Nevertheless, it would be hard to argue the claim that he will compete well against his elders now and aspire to their mantle, as the best older horses are not getting any younger.
And what Rapper Dragon does have is consistency of performance, and some versatility.
He can be ridden to suit the occasion, which cannot be said for most Hong Kong Derby winners when you look back over the honour roll.
Being tactically versatile usually sacrifices something in the area of stamina but Rapper Dragon put that to bed by virtue of Joao Moreira admitting that he had been forced to go too soon.
In theory, that should have left Rapper Dragon highly vulnerable if he was just a classy miler stretching to 2,000m but he looked anything but vulnerable at the distance in the final 100m.
Maybe the threats to his place at the top will come from horses which finished behind him on Sunday and do make some progress going to next season, the kind to which Pakistan Star does look open.
Although, unlike many Hong Kong Derbies, Sunday’s race also seemed to be a showcase for more genuine staying prospects than usual. Helene Charisma, Eagle Way, Prawn Baba – fifth, sixth and seventh home – all look more dour than is probably ideal for the programme here, although that should come in handy over the next couple of months.

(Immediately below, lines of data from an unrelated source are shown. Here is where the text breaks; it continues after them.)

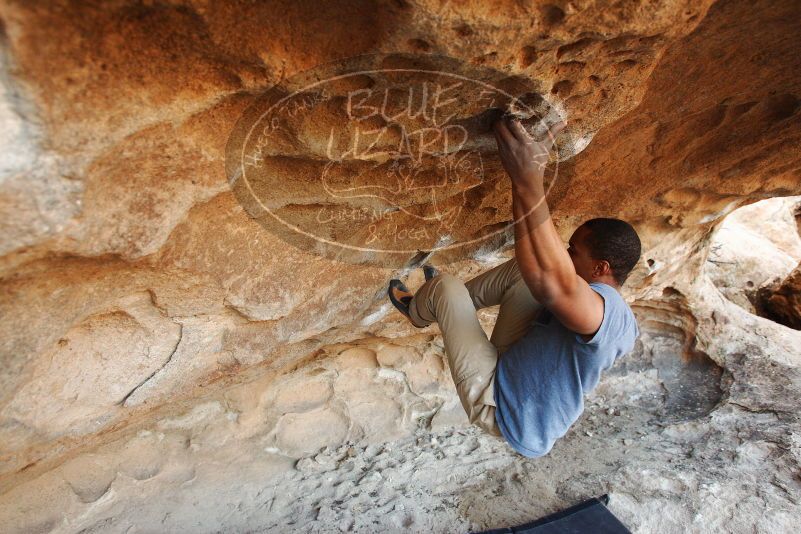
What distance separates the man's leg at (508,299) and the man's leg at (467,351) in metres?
0.14

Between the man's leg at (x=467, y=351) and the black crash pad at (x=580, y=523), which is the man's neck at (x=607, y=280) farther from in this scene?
the black crash pad at (x=580, y=523)

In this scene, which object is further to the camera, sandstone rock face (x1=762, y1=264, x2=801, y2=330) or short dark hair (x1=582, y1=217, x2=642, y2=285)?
sandstone rock face (x1=762, y1=264, x2=801, y2=330)

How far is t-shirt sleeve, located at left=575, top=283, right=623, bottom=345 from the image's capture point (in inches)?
57.8

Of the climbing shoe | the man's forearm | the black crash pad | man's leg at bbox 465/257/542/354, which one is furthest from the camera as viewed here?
the black crash pad

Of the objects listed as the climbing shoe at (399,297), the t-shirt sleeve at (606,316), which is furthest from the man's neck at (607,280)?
the climbing shoe at (399,297)

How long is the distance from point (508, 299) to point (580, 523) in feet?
4.11

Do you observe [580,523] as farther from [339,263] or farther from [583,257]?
[339,263]

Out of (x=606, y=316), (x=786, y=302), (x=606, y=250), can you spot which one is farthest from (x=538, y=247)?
(x=786, y=302)

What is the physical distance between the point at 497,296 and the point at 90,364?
59.7 inches

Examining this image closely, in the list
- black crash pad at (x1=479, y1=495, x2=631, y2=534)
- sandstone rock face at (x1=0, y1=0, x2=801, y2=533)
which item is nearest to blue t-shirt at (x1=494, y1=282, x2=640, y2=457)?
sandstone rock face at (x1=0, y1=0, x2=801, y2=533)

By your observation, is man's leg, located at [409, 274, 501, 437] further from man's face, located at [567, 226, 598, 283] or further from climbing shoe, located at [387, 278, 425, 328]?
man's face, located at [567, 226, 598, 283]

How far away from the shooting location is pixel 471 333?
1.84 meters

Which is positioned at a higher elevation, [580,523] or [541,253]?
[541,253]

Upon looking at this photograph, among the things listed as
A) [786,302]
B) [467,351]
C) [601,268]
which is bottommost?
[786,302]
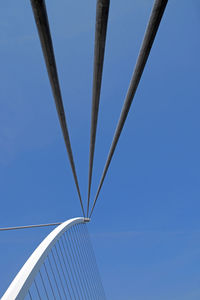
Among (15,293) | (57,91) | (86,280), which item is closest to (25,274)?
(15,293)

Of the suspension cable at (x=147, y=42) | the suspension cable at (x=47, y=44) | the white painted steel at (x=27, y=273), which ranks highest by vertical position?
the suspension cable at (x=47, y=44)

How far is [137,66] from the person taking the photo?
4.96m

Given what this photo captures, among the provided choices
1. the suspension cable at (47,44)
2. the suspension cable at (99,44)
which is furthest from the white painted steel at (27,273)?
the suspension cable at (99,44)

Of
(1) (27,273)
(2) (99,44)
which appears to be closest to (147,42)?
(2) (99,44)

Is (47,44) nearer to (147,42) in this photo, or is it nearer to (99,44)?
(99,44)

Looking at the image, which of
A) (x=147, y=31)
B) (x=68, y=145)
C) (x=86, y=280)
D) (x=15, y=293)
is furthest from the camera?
(x=86, y=280)

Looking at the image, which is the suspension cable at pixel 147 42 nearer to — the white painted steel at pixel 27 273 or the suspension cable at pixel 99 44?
the suspension cable at pixel 99 44

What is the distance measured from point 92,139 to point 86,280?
3757 centimetres

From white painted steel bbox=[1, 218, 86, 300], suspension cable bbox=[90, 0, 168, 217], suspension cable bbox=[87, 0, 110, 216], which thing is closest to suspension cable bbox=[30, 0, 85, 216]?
suspension cable bbox=[87, 0, 110, 216]

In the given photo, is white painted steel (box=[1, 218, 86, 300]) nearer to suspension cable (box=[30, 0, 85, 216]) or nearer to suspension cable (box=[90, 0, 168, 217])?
suspension cable (box=[30, 0, 85, 216])

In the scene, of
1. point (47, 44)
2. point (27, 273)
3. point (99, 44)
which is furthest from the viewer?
point (27, 273)

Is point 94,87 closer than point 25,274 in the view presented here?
Yes

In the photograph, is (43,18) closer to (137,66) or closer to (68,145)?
(137,66)

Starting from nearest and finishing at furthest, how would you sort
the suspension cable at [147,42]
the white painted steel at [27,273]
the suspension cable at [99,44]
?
1. the suspension cable at [99,44]
2. the suspension cable at [147,42]
3. the white painted steel at [27,273]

The day’s racing aside from the Derby had some critics – the second-best race was a five-horse Class One, yet that still proved an outstanding sporting event.
A five-horse field with the whole five of them lined across the track at the 200m and still anyone could win? No, it might not be very helpful for betting turnover but it was a good spectacle. If you’re going to have Class One racing, or even Group racing, in support of the main event then you just have to expect smaller than full fields and Sunday’s event struck some bad luck on the injury front as well.
Still, Derby day is its own beast – it holds up every year despite what is often a less-than-glamourous undercard and even when the weather isn’t kind. Crowd up, turnover up. The heroes won. People love the Derby.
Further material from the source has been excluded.